_Input data_.
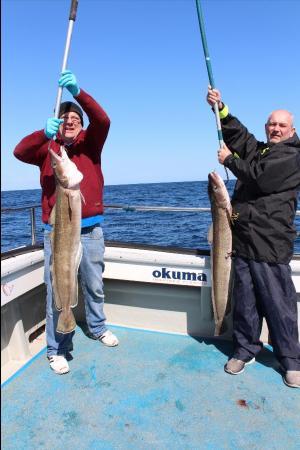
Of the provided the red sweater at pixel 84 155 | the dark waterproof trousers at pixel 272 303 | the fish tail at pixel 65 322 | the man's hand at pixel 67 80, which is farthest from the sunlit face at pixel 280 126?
the fish tail at pixel 65 322

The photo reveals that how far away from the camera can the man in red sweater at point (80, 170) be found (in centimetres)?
361

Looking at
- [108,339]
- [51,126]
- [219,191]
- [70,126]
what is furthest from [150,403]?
[70,126]

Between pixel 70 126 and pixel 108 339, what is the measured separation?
2.34 meters

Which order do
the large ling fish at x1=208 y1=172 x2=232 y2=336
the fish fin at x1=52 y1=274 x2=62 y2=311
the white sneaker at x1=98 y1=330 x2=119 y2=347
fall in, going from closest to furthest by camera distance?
the fish fin at x1=52 y1=274 x2=62 y2=311 → the large ling fish at x1=208 y1=172 x2=232 y2=336 → the white sneaker at x1=98 y1=330 x2=119 y2=347

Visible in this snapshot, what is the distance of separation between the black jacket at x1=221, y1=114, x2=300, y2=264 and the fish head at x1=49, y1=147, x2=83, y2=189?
4.59 feet

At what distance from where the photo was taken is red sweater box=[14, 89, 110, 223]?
11.7 feet

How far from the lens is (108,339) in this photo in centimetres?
435

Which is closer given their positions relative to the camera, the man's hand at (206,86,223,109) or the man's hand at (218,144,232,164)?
the man's hand at (218,144,232,164)

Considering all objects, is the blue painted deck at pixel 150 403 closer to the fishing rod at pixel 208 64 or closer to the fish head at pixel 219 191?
the fish head at pixel 219 191

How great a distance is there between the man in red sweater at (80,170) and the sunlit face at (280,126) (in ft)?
5.11

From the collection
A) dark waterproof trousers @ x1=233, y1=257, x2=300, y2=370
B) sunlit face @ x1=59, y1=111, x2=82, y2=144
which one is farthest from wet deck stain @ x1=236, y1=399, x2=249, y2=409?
sunlit face @ x1=59, y1=111, x2=82, y2=144

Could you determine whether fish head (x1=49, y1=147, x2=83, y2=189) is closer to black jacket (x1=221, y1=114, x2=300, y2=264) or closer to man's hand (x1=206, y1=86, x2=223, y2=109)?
black jacket (x1=221, y1=114, x2=300, y2=264)

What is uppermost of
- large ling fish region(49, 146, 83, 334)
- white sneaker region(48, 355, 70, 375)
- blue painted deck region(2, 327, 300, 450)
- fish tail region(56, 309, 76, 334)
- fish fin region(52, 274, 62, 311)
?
large ling fish region(49, 146, 83, 334)

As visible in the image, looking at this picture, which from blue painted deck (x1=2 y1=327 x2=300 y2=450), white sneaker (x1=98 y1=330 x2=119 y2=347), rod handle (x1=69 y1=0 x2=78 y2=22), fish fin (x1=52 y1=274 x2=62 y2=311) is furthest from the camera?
white sneaker (x1=98 y1=330 x2=119 y2=347)
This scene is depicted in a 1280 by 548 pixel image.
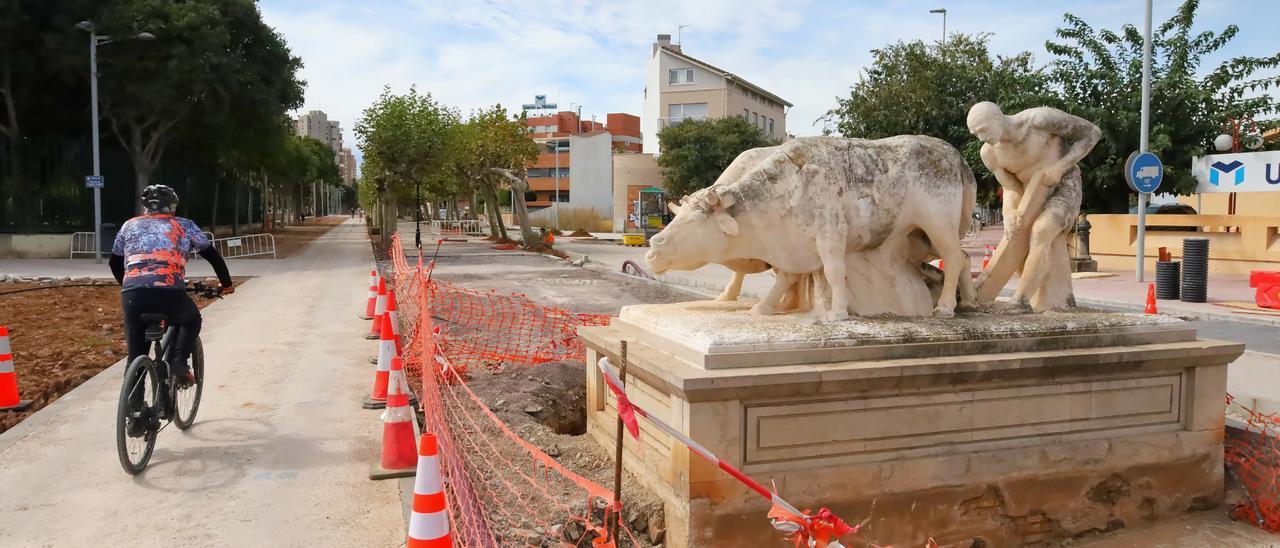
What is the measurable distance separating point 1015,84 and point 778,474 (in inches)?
874

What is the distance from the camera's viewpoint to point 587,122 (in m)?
89.3

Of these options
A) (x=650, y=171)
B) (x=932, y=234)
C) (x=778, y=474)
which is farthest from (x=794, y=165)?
(x=650, y=171)

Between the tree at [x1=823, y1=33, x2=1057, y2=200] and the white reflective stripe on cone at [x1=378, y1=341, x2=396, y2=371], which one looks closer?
the white reflective stripe on cone at [x1=378, y1=341, x2=396, y2=371]

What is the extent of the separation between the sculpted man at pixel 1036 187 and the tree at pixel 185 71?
73.1 feet

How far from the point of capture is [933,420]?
15.7 feet

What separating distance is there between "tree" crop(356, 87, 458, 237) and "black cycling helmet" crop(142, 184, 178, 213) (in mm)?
25986

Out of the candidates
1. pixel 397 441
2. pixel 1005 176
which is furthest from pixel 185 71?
pixel 1005 176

_Task details_.
Exclude the pictures and repeat every other part of the records word for word.

_Solution for this problem_.
Of the provided the red sweater at pixel 84 155 | the dark waterproof trousers at pixel 272 303 | the fish tail at pixel 65 322 | the man's hand at pixel 67 80, which is farthest from the sunlit face at pixel 280 126?
the fish tail at pixel 65 322

The photo reveals that how far away from the camera can the man in red sweater at point (80, 170) be found (in centimetres)?
361

Looking at
- [108,339]
- [51,126]
- [219,191]
- [70,126]
what is furthest from [150,403]?
[70,126]

Between pixel 70 126 and pixel 108 339, what is the measured separation?
2.34 meters

Which order do
the large ling fish at x1=208 y1=172 x2=232 y2=336
the fish fin at x1=52 y1=274 x2=62 y2=311
the white sneaker at x1=98 y1=330 x2=119 y2=347
fall in, going from closest to furthest by camera distance?
the fish fin at x1=52 y1=274 x2=62 y2=311 → the large ling fish at x1=208 y1=172 x2=232 y2=336 → the white sneaker at x1=98 y1=330 x2=119 y2=347

Visible in this snapshot, what is the distance of separation between the black jacket at x1=221, y1=114, x2=300, y2=264 and the fish head at x1=49, y1=147, x2=83, y2=189?
4.59 feet

At what distance from where the photo was taken is red sweater box=[14, 89, 110, 223]?
11.7 feet

How far from the lens is (108,339) in this photo in centimetres?
435

Which is closer given their positions relative to the camera, the man's hand at (206,86,223,109) or the man's hand at (218,144,232,164)?
the man's hand at (218,144,232,164)

Considering all objects, is the blue painted deck at pixel 150 403 closer to the fishing rod at pixel 208 64 or closer to the fish head at pixel 219 191?
the fish head at pixel 219 191

How great a distance is there between the man in red sweater at (80,170) and the sunlit face at (280,126) (in ft)?
5.11

From the collection
A) dark waterproof trousers @ x1=233, y1=257, x2=300, y2=370
B) sunlit face @ x1=59, y1=111, x2=82, y2=144
which one is farthest from wet deck stain @ x1=236, y1=399, x2=249, y2=409?
sunlit face @ x1=59, y1=111, x2=82, y2=144

Could you determine whether fish head (x1=49, y1=147, x2=83, y2=189) is closer to black jacket (x1=221, y1=114, x2=300, y2=264) or closer to man's hand (x1=206, y1=86, x2=223, y2=109)?
black jacket (x1=221, y1=114, x2=300, y2=264)

What is uppermost of
- large ling fish region(49, 146, 83, 334)
- white sneaker region(48, 355, 70, 375)
- blue painted deck region(2, 327, 300, 450)
- fish tail region(56, 309, 76, 334)
- fish fin region(52, 274, 62, 311)
?
large ling fish region(49, 146, 83, 334)

As visible in the image, looking at this picture, which from blue painted deck (x1=2 y1=327 x2=300 y2=450), white sneaker (x1=98 y1=330 x2=119 y2=347), rod handle (x1=69 y1=0 x2=78 y2=22), fish fin (x1=52 y1=274 x2=62 y2=311) is furthest from the camera?
white sneaker (x1=98 y1=330 x2=119 y2=347)
This scene is depicted in a 1280 by 548 pixel image.
What is the measurable distance separating point 1015,84 and point 778,474 (in inches)?
874

What is the distance from the camera's viewpoint to point 587,122 (in m)?
89.3

Of these options
A) (x=650, y=171)
B) (x=932, y=234)
C) (x=778, y=474)
which is farthest from (x=794, y=165)?
(x=650, y=171)

Between the tree at [x1=823, y1=33, x2=1057, y2=200] and the white reflective stripe on cone at [x1=378, y1=341, x2=396, y2=371], which one looks closer?
the white reflective stripe on cone at [x1=378, y1=341, x2=396, y2=371]

What is the extent of the separation between the sculpted man at pixel 1036 187 and the tree at pixel 185 71?
73.1 feet

How far from the point of capture is [933,420]?
15.7 feet

What separating distance is there between "tree" crop(356, 87, 458, 237) and "black cycling helmet" crop(142, 184, 178, 213) (in mm)?
25986

Out of the candidates
1. pixel 397 441
2. pixel 1005 176
which is furthest from pixel 185 71?
pixel 1005 176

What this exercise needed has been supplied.